• [TASK TO CARRY OUT]:
Copy all of the records below word for word, keeping each line as it appears.

• [MATERIAL TO PROCESS]:
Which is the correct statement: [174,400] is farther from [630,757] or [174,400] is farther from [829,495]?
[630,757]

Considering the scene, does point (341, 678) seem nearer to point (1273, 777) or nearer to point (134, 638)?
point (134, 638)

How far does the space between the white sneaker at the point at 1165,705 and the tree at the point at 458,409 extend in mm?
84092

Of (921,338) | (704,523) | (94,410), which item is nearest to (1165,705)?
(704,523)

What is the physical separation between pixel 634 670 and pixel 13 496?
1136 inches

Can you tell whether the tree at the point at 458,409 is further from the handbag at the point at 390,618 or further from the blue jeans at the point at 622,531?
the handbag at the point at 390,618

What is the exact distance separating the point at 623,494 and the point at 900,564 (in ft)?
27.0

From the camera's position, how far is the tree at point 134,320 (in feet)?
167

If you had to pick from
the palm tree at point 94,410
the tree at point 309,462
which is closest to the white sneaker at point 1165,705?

• [COMPLETE OUTPUT]:
Which is the correct statement: [174,400] is farther from [630,757] or [174,400] is farther from [829,495]?
[630,757]

Considering the scene, does point (341, 678) seem nearer to point (1273, 777) or nearer to point (134, 638)?
point (134, 638)

How far does the space between the white sneaker at the point at 1165,705 and the tree at the point at 458,409 extend in mm?
84092

Of (921,338) | (704,523) | (94,410), which item is nearest to (1165,705)?
(704,523)

What is the physical separation between pixel 634 670 and pixel 13 496?
1136 inches

Can you tell whether the tree at the point at 458,409 is further from the handbag at the point at 390,618 or further from the blue jeans at the point at 622,531?
the handbag at the point at 390,618

What is the exact distance separating the point at 623,494 and the point at 900,564 (in ft)?
27.0

From the camera's position, how far is the tree at point 134,320 (in feet)?
167

If you had to pick from
the palm tree at point 94,410
the tree at point 309,462
which is closest to the white sneaker at point 1165,705?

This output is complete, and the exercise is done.